Alla domanda ‘Che cos’è la cucina?’ si potrebbero dare svariate risposte. Tante quanti sono coloro ai quali tale interrogativo potrebbe essere rivolto. La risposta che qui interessa prendere in considerazione è quella che ritiene la cucina una sorta di scatola nera della società, che registra i gusti e i significati che le persone assegnano agli alimenti che comprano, preparano, consumano. Una scatola nera che tiene memoria non solo dei modi di mangiare in uso nelle diverse epoche storiche e nei diversi angoli del mondo, ma anche degli schemi mentali, delle convinzioni e delle idiosincrasie, che nel cibo trovano il loro speciale hard disk. Ma anche la cartina al tornasole. Guardando infatti ai modi di mangiare propri delle differenti comunità umane si è in grado di capire quali siano le loro ossessioni, le loro aspirazioni, i loro modi di distinguere il buono dal cattivo, il desiderabile dall’inappetibile. Gusti e cucina, cioè, non sono solo questioni che hanno a che vedere con le papille fungiformi, il trigemino, l’ippocampo, la corteccia orbito-frontale, i canali ionici, i ricordi, ma anche e soprattutto con i modi in cui i cibi riflettono, confermano o contestano, i modelli culturali in atto.

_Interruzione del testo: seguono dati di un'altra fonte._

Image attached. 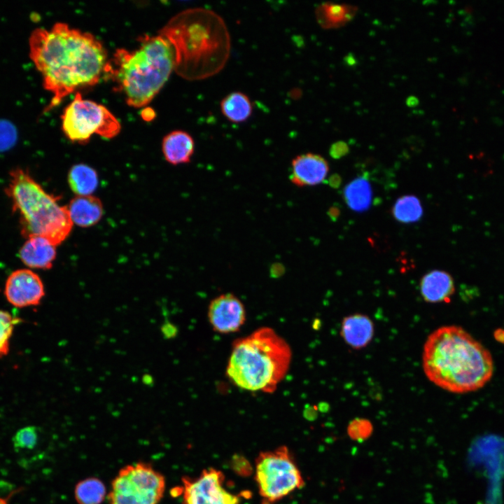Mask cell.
I'll list each match as a JSON object with an SVG mask.
<instances>
[{
    "label": "cell",
    "mask_w": 504,
    "mask_h": 504,
    "mask_svg": "<svg viewBox=\"0 0 504 504\" xmlns=\"http://www.w3.org/2000/svg\"><path fill=\"white\" fill-rule=\"evenodd\" d=\"M29 57L52 94L47 112L75 90L97 84L105 76L108 60L102 43L90 33L55 23L35 29L29 38Z\"/></svg>",
    "instance_id": "obj_1"
},
{
    "label": "cell",
    "mask_w": 504,
    "mask_h": 504,
    "mask_svg": "<svg viewBox=\"0 0 504 504\" xmlns=\"http://www.w3.org/2000/svg\"><path fill=\"white\" fill-rule=\"evenodd\" d=\"M160 34L171 44L176 72L189 80L220 72L230 54L231 40L223 18L214 10L192 8L173 17Z\"/></svg>",
    "instance_id": "obj_2"
},
{
    "label": "cell",
    "mask_w": 504,
    "mask_h": 504,
    "mask_svg": "<svg viewBox=\"0 0 504 504\" xmlns=\"http://www.w3.org/2000/svg\"><path fill=\"white\" fill-rule=\"evenodd\" d=\"M426 377L454 393L477 391L493 374L490 351L458 326H441L426 339L422 354Z\"/></svg>",
    "instance_id": "obj_3"
},
{
    "label": "cell",
    "mask_w": 504,
    "mask_h": 504,
    "mask_svg": "<svg viewBox=\"0 0 504 504\" xmlns=\"http://www.w3.org/2000/svg\"><path fill=\"white\" fill-rule=\"evenodd\" d=\"M174 68V50L160 34L141 38L133 50H117L108 60L105 76L112 79L129 106L140 108L153 100Z\"/></svg>",
    "instance_id": "obj_4"
},
{
    "label": "cell",
    "mask_w": 504,
    "mask_h": 504,
    "mask_svg": "<svg viewBox=\"0 0 504 504\" xmlns=\"http://www.w3.org/2000/svg\"><path fill=\"white\" fill-rule=\"evenodd\" d=\"M291 359L288 342L271 328L262 327L234 342L225 374L241 389L271 393L286 375Z\"/></svg>",
    "instance_id": "obj_5"
},
{
    "label": "cell",
    "mask_w": 504,
    "mask_h": 504,
    "mask_svg": "<svg viewBox=\"0 0 504 504\" xmlns=\"http://www.w3.org/2000/svg\"><path fill=\"white\" fill-rule=\"evenodd\" d=\"M5 192L24 238L43 237L57 246L69 236L73 223L67 206L59 205V197L48 193L27 170L12 169Z\"/></svg>",
    "instance_id": "obj_6"
},
{
    "label": "cell",
    "mask_w": 504,
    "mask_h": 504,
    "mask_svg": "<svg viewBox=\"0 0 504 504\" xmlns=\"http://www.w3.org/2000/svg\"><path fill=\"white\" fill-rule=\"evenodd\" d=\"M255 479L260 496L272 503L304 486L302 474L286 446L258 454L255 461Z\"/></svg>",
    "instance_id": "obj_7"
},
{
    "label": "cell",
    "mask_w": 504,
    "mask_h": 504,
    "mask_svg": "<svg viewBox=\"0 0 504 504\" xmlns=\"http://www.w3.org/2000/svg\"><path fill=\"white\" fill-rule=\"evenodd\" d=\"M61 119L63 132L74 142L85 143L93 134L111 139L121 130L120 122L106 107L83 99L80 92L64 108Z\"/></svg>",
    "instance_id": "obj_8"
},
{
    "label": "cell",
    "mask_w": 504,
    "mask_h": 504,
    "mask_svg": "<svg viewBox=\"0 0 504 504\" xmlns=\"http://www.w3.org/2000/svg\"><path fill=\"white\" fill-rule=\"evenodd\" d=\"M165 478L148 463L122 468L111 482L110 504H158L165 491Z\"/></svg>",
    "instance_id": "obj_9"
},
{
    "label": "cell",
    "mask_w": 504,
    "mask_h": 504,
    "mask_svg": "<svg viewBox=\"0 0 504 504\" xmlns=\"http://www.w3.org/2000/svg\"><path fill=\"white\" fill-rule=\"evenodd\" d=\"M223 473L214 468L195 477H183L180 487L182 504H239L240 498L223 487Z\"/></svg>",
    "instance_id": "obj_10"
},
{
    "label": "cell",
    "mask_w": 504,
    "mask_h": 504,
    "mask_svg": "<svg viewBox=\"0 0 504 504\" xmlns=\"http://www.w3.org/2000/svg\"><path fill=\"white\" fill-rule=\"evenodd\" d=\"M5 296L10 304L18 308L39 304L45 295L41 278L31 270L20 269L7 278Z\"/></svg>",
    "instance_id": "obj_11"
},
{
    "label": "cell",
    "mask_w": 504,
    "mask_h": 504,
    "mask_svg": "<svg viewBox=\"0 0 504 504\" xmlns=\"http://www.w3.org/2000/svg\"><path fill=\"white\" fill-rule=\"evenodd\" d=\"M208 318L214 330L223 334L235 332L246 321L245 307L232 293L221 294L210 302Z\"/></svg>",
    "instance_id": "obj_12"
},
{
    "label": "cell",
    "mask_w": 504,
    "mask_h": 504,
    "mask_svg": "<svg viewBox=\"0 0 504 504\" xmlns=\"http://www.w3.org/2000/svg\"><path fill=\"white\" fill-rule=\"evenodd\" d=\"M329 172L328 161L321 155L307 153L295 156L291 161L290 182L298 187L321 183Z\"/></svg>",
    "instance_id": "obj_13"
},
{
    "label": "cell",
    "mask_w": 504,
    "mask_h": 504,
    "mask_svg": "<svg viewBox=\"0 0 504 504\" xmlns=\"http://www.w3.org/2000/svg\"><path fill=\"white\" fill-rule=\"evenodd\" d=\"M22 262L30 268L48 270L56 258V246L43 237L27 239L19 252Z\"/></svg>",
    "instance_id": "obj_14"
},
{
    "label": "cell",
    "mask_w": 504,
    "mask_h": 504,
    "mask_svg": "<svg viewBox=\"0 0 504 504\" xmlns=\"http://www.w3.org/2000/svg\"><path fill=\"white\" fill-rule=\"evenodd\" d=\"M454 291L452 276L443 270H432L426 274L420 281V293L427 302H449Z\"/></svg>",
    "instance_id": "obj_15"
},
{
    "label": "cell",
    "mask_w": 504,
    "mask_h": 504,
    "mask_svg": "<svg viewBox=\"0 0 504 504\" xmlns=\"http://www.w3.org/2000/svg\"><path fill=\"white\" fill-rule=\"evenodd\" d=\"M374 332V323L365 314H351L342 321L341 336L347 345L354 349L365 347L371 342Z\"/></svg>",
    "instance_id": "obj_16"
},
{
    "label": "cell",
    "mask_w": 504,
    "mask_h": 504,
    "mask_svg": "<svg viewBox=\"0 0 504 504\" xmlns=\"http://www.w3.org/2000/svg\"><path fill=\"white\" fill-rule=\"evenodd\" d=\"M162 148L164 158L170 164L188 163L194 153L195 141L189 133L174 130L163 138Z\"/></svg>",
    "instance_id": "obj_17"
},
{
    "label": "cell",
    "mask_w": 504,
    "mask_h": 504,
    "mask_svg": "<svg viewBox=\"0 0 504 504\" xmlns=\"http://www.w3.org/2000/svg\"><path fill=\"white\" fill-rule=\"evenodd\" d=\"M73 224L89 227L96 224L103 214L102 202L92 195L76 196L67 206Z\"/></svg>",
    "instance_id": "obj_18"
},
{
    "label": "cell",
    "mask_w": 504,
    "mask_h": 504,
    "mask_svg": "<svg viewBox=\"0 0 504 504\" xmlns=\"http://www.w3.org/2000/svg\"><path fill=\"white\" fill-rule=\"evenodd\" d=\"M357 8L352 6L326 2L318 5L315 10L317 22L324 29L340 27L350 21Z\"/></svg>",
    "instance_id": "obj_19"
},
{
    "label": "cell",
    "mask_w": 504,
    "mask_h": 504,
    "mask_svg": "<svg viewBox=\"0 0 504 504\" xmlns=\"http://www.w3.org/2000/svg\"><path fill=\"white\" fill-rule=\"evenodd\" d=\"M220 108L223 116L233 123L246 121L253 112L250 98L241 92H233L221 100Z\"/></svg>",
    "instance_id": "obj_20"
},
{
    "label": "cell",
    "mask_w": 504,
    "mask_h": 504,
    "mask_svg": "<svg viewBox=\"0 0 504 504\" xmlns=\"http://www.w3.org/2000/svg\"><path fill=\"white\" fill-rule=\"evenodd\" d=\"M343 195L348 206L356 212L366 211L372 202L371 186L368 180L363 176L358 177L348 183L344 188Z\"/></svg>",
    "instance_id": "obj_21"
},
{
    "label": "cell",
    "mask_w": 504,
    "mask_h": 504,
    "mask_svg": "<svg viewBox=\"0 0 504 504\" xmlns=\"http://www.w3.org/2000/svg\"><path fill=\"white\" fill-rule=\"evenodd\" d=\"M68 183L77 196L91 195L98 186V175L91 167L78 164L68 174Z\"/></svg>",
    "instance_id": "obj_22"
},
{
    "label": "cell",
    "mask_w": 504,
    "mask_h": 504,
    "mask_svg": "<svg viewBox=\"0 0 504 504\" xmlns=\"http://www.w3.org/2000/svg\"><path fill=\"white\" fill-rule=\"evenodd\" d=\"M106 495L104 484L94 477L78 482L74 489V498L78 504H102Z\"/></svg>",
    "instance_id": "obj_23"
},
{
    "label": "cell",
    "mask_w": 504,
    "mask_h": 504,
    "mask_svg": "<svg viewBox=\"0 0 504 504\" xmlns=\"http://www.w3.org/2000/svg\"><path fill=\"white\" fill-rule=\"evenodd\" d=\"M396 220L402 223H412L419 220L423 215V208L419 198L407 195L399 197L392 208Z\"/></svg>",
    "instance_id": "obj_24"
},
{
    "label": "cell",
    "mask_w": 504,
    "mask_h": 504,
    "mask_svg": "<svg viewBox=\"0 0 504 504\" xmlns=\"http://www.w3.org/2000/svg\"><path fill=\"white\" fill-rule=\"evenodd\" d=\"M21 320L13 316L9 312L0 310V358L9 352L10 340L15 326Z\"/></svg>",
    "instance_id": "obj_25"
},
{
    "label": "cell",
    "mask_w": 504,
    "mask_h": 504,
    "mask_svg": "<svg viewBox=\"0 0 504 504\" xmlns=\"http://www.w3.org/2000/svg\"><path fill=\"white\" fill-rule=\"evenodd\" d=\"M15 449H32L38 442L37 429L34 426H25L18 430L12 439Z\"/></svg>",
    "instance_id": "obj_26"
},
{
    "label": "cell",
    "mask_w": 504,
    "mask_h": 504,
    "mask_svg": "<svg viewBox=\"0 0 504 504\" xmlns=\"http://www.w3.org/2000/svg\"><path fill=\"white\" fill-rule=\"evenodd\" d=\"M373 432V426L367 419L356 418L347 426V434L355 441L361 442L370 438Z\"/></svg>",
    "instance_id": "obj_27"
},
{
    "label": "cell",
    "mask_w": 504,
    "mask_h": 504,
    "mask_svg": "<svg viewBox=\"0 0 504 504\" xmlns=\"http://www.w3.org/2000/svg\"><path fill=\"white\" fill-rule=\"evenodd\" d=\"M16 130L6 121H0V151L8 150L16 141Z\"/></svg>",
    "instance_id": "obj_28"
},
{
    "label": "cell",
    "mask_w": 504,
    "mask_h": 504,
    "mask_svg": "<svg viewBox=\"0 0 504 504\" xmlns=\"http://www.w3.org/2000/svg\"><path fill=\"white\" fill-rule=\"evenodd\" d=\"M232 466L234 471L241 475L250 474L252 470V468L246 459L237 455L232 458Z\"/></svg>",
    "instance_id": "obj_29"
},
{
    "label": "cell",
    "mask_w": 504,
    "mask_h": 504,
    "mask_svg": "<svg viewBox=\"0 0 504 504\" xmlns=\"http://www.w3.org/2000/svg\"><path fill=\"white\" fill-rule=\"evenodd\" d=\"M349 151L347 144L343 141H338L332 144L330 148V155L334 159H340L345 156Z\"/></svg>",
    "instance_id": "obj_30"
},
{
    "label": "cell",
    "mask_w": 504,
    "mask_h": 504,
    "mask_svg": "<svg viewBox=\"0 0 504 504\" xmlns=\"http://www.w3.org/2000/svg\"><path fill=\"white\" fill-rule=\"evenodd\" d=\"M15 486L10 482L0 479V498H6L14 490Z\"/></svg>",
    "instance_id": "obj_31"
},
{
    "label": "cell",
    "mask_w": 504,
    "mask_h": 504,
    "mask_svg": "<svg viewBox=\"0 0 504 504\" xmlns=\"http://www.w3.org/2000/svg\"><path fill=\"white\" fill-rule=\"evenodd\" d=\"M328 183L332 188H338L342 183V178L339 174H334L329 178Z\"/></svg>",
    "instance_id": "obj_32"
},
{
    "label": "cell",
    "mask_w": 504,
    "mask_h": 504,
    "mask_svg": "<svg viewBox=\"0 0 504 504\" xmlns=\"http://www.w3.org/2000/svg\"><path fill=\"white\" fill-rule=\"evenodd\" d=\"M328 214L332 220H336L340 214V210L337 206H331L328 211Z\"/></svg>",
    "instance_id": "obj_33"
},
{
    "label": "cell",
    "mask_w": 504,
    "mask_h": 504,
    "mask_svg": "<svg viewBox=\"0 0 504 504\" xmlns=\"http://www.w3.org/2000/svg\"><path fill=\"white\" fill-rule=\"evenodd\" d=\"M406 103L408 106L414 107L419 104V100L416 97L410 96L407 99Z\"/></svg>",
    "instance_id": "obj_34"
},
{
    "label": "cell",
    "mask_w": 504,
    "mask_h": 504,
    "mask_svg": "<svg viewBox=\"0 0 504 504\" xmlns=\"http://www.w3.org/2000/svg\"><path fill=\"white\" fill-rule=\"evenodd\" d=\"M0 504H8V503L5 498H0Z\"/></svg>",
    "instance_id": "obj_35"
}]
</instances>
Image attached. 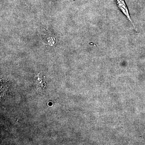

La zuppa di cicerchie è buona o cattiva da mangiare? Risposta: dipende se è buona o cattiva da pensare! Ossia dal fatto che la si assapori in un qualsiasi fine settimana d’autunno a Pescasseroli (buona), oppure nel novembre 1940 a Roccacerro (cattiva). Così il pancotto con cime di rapa è buono o cattivo da mangiare a seconda che lo si degusti al Reale Casadonna di Castel di Sangro (buono), dove questo piatto della cucina povera assembla tutta una serie di qualità che rinviano ai concetti di tradizionalità, territorialità, sostenibilità e pratiche responsabili del riuso, oppure in una casa contadina di Tufillo a inizio Novecento (cattivo). Allo stesso modo la pastina glutinata può essere buona o cattiva da mangiare a seconda che venga propinata ai bambini nell’attuale epoca del gluten free, sugar free, salt free, fat free, caffeine free, lactose free o low carb (cattiva), oppure negli anni del boom economico in piena apoteosi dell’additivazione alimentare (buona). Va da sé che il discorso coinvolga anche le pennette alla vodka e panna, buone se assaporate nei rampanti anni ‘80 dello scorso secolo, tutti protesi alla globalizzazione e allo sradicamento territoriale, ma cattive se assaggiate in un oggi carico di esaltazioni identitarie e di rivalse localistiche. Per tornare alla domanda di partenza, si potrebbe dire che la cucina è sicuramente molte cose.
È innovazione e tradizione. È identità e contaminazione. È scienza e arte. È etica e dietetica. È gusto e nutrizione. È ricordo e damnatio memoriae. Dipende da come la si concepisce e, soprattutto, da chi è chiamato a dare risposta al quesito. Se a farlo fosse Ferran Adrià, direbbe che la cucina è tecnologia applicata ai fornelli. Se fosse Jean Anthelme Brillat-Savarin, che è la scoperta che migliora il gusto. Per Carlo Petrini sarebbe qualcosa da concepirsi in termini di buono, pulito e giusto, per José Manuel Fajardo la capacità di riempire lo stomaco con l’immaginazione. Se a pronunciarsi fosse Anne Plantagenet direbbe che la cucina è pura sensualità, Alain Ducasse che è una lunga storia d’amore. Claude Lévi-Strauss, invece, con molta astrusità di pensiero, ci spiegherebbe che è un linguaggio nel quale una società traduce inconsciamente la sua struttura. Chi mai avrà ragione? Forse tutti, forse nessuno. O forse Giuseppina Petti da Oratino, detta nonna Peppinella, la quale affermava con tutta la saggezza e la sicurezza di chi ha visto scorrere dietro di sé l’esistenza di ben quattro generazioni, che la cucina è «na cosa che sa da fa’, se se vo’ vive». Esprimendo così il concreto e poco idealizzato punto di vista di chi tutti i giorni della sua vita, per centouno e rotti anni, ha avuto a che fare con i fornelli lontano dalle esaltazioni della memoria, dalle interviste e dai protagonismi televisivi.